> [Your task] Copy the listing below line for line, leaving out the pictures and keeping only the text that accompanies each one.

——————————

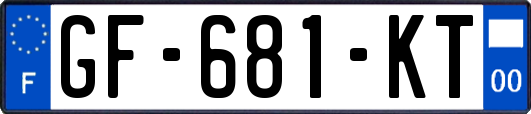 GF-681-KT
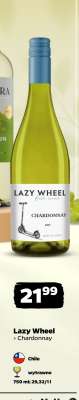 Lazy Wheel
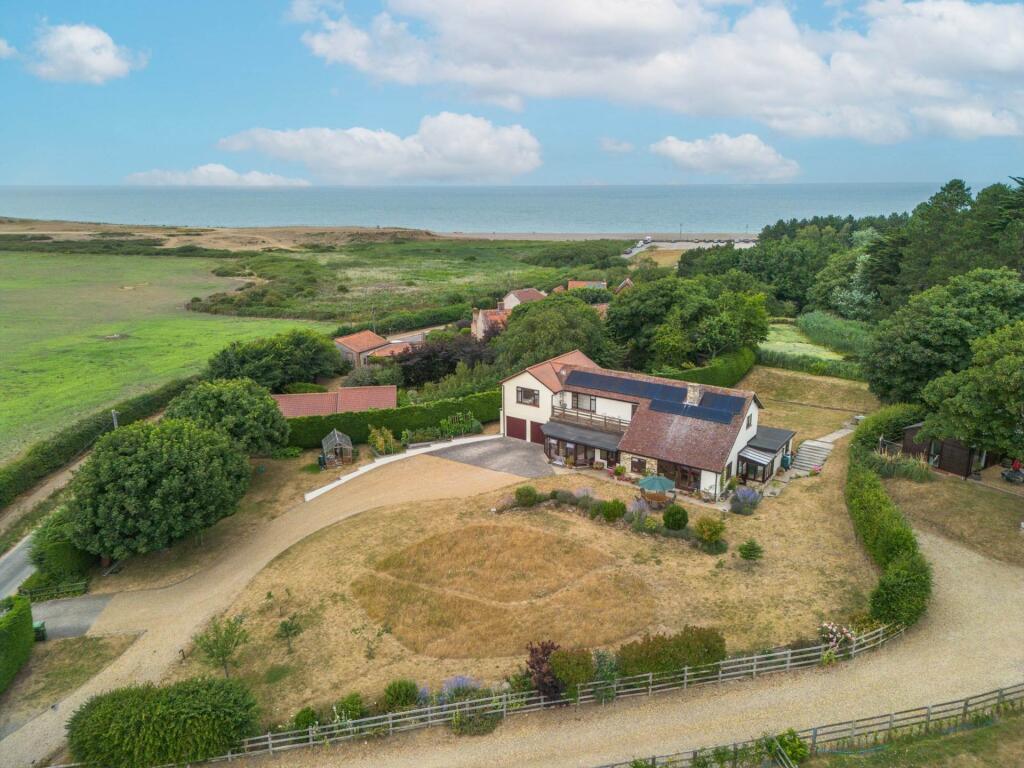 Main image of property: Beach Lane, Weybourne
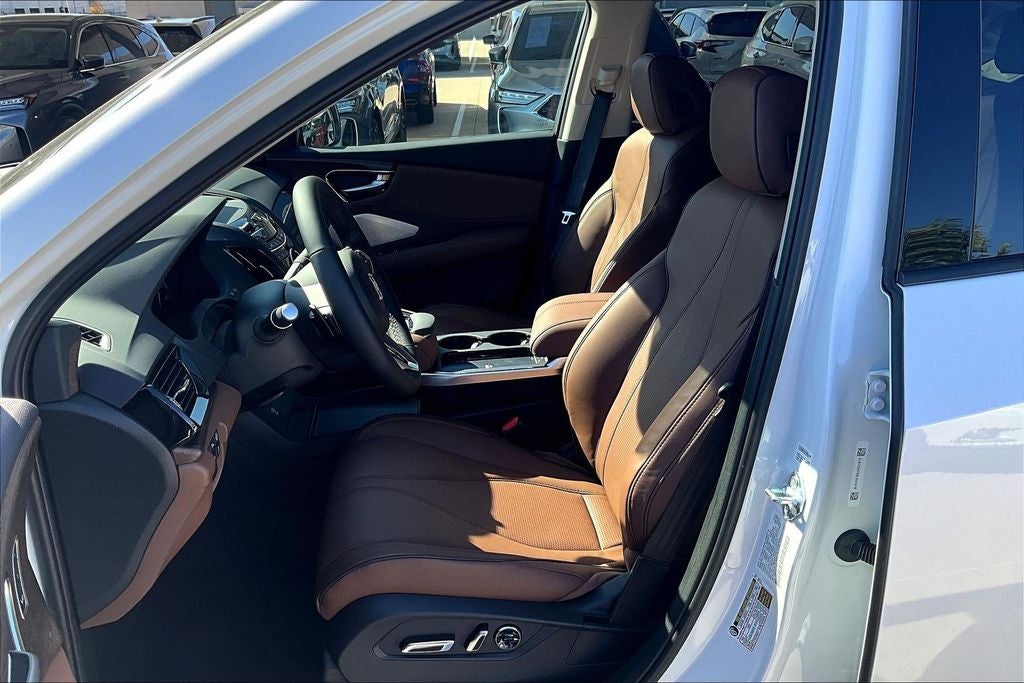 2025 Acura RDX Advance Package SH-AWD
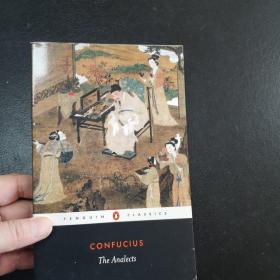 The Analects  / Penguin Classics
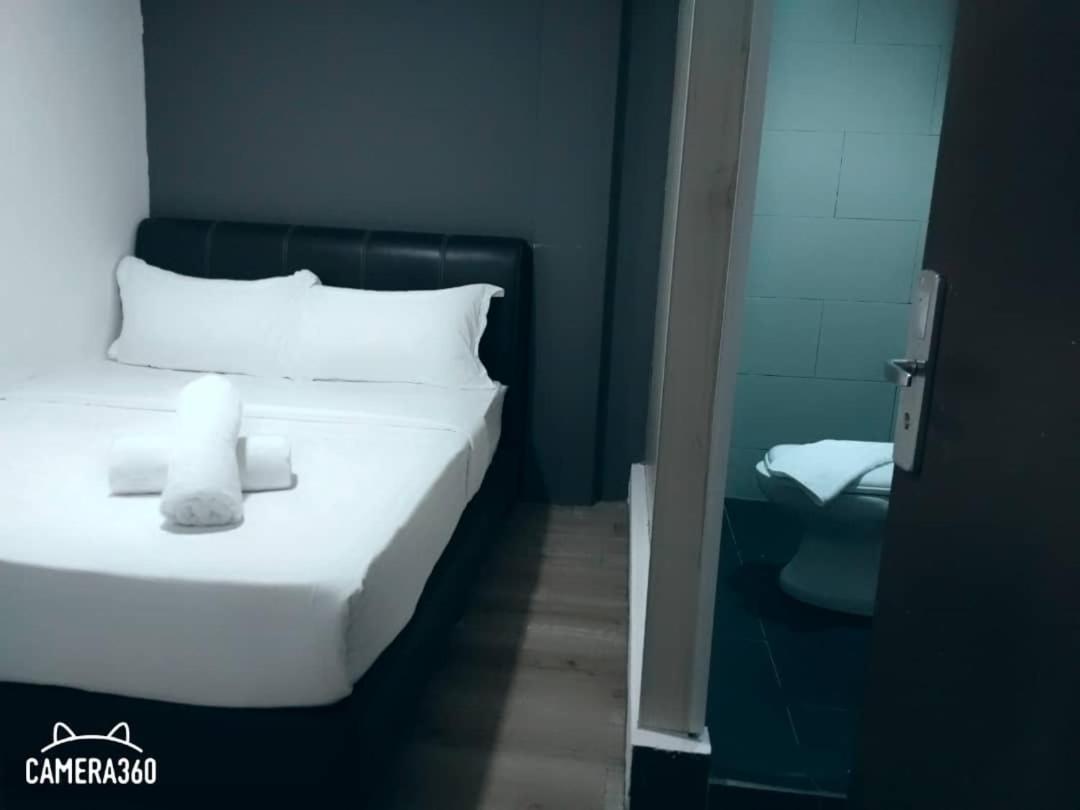 33 Star Hotel By The Awinka Group Of Management Kuala Lumpur Dış mekan fotoğraf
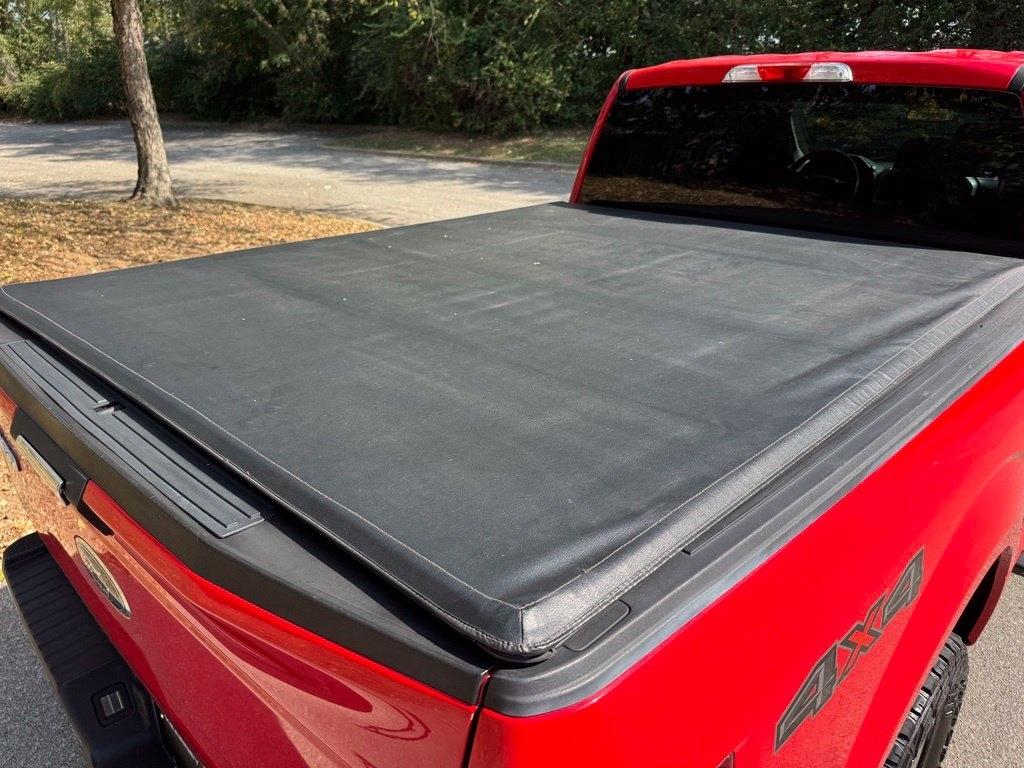 Ford F-150  2016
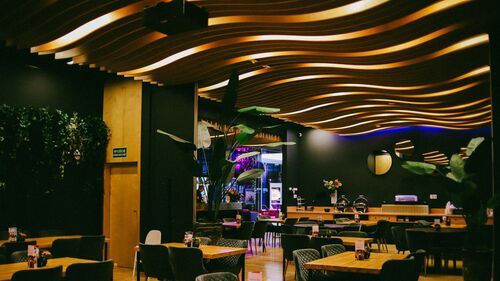 Restauracja Sante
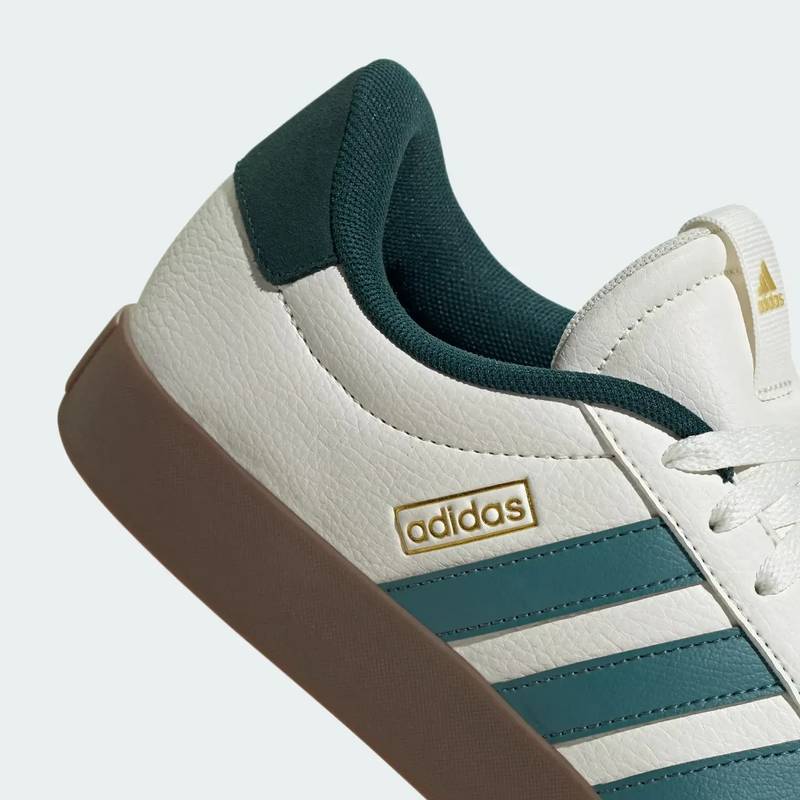 Кроссовки мужские VL Court 3.0 Adidas JR8635, рис. 7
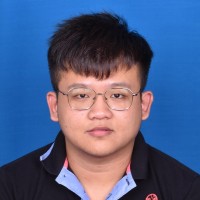 Andy Hiok Xiang Goh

——————————

> [Result]
 GF-681-KT
 Lazy Wheel
 Main image of property: Beach Lane, Weybourne
 2025 Acura RDX Advance Package SH-AWD
 The Analects  / Penguin Classics
 33 Star Hotel By The Awinka Group Of Management Kuala Lumpur Dış mekan fotoğraf
 Ford F-150  2016
 Restauracja Sante
 Кроссовки мужские VL Court 3.0 Adidas JR8635, рис. 7
 Andy Hiok Xiang Goh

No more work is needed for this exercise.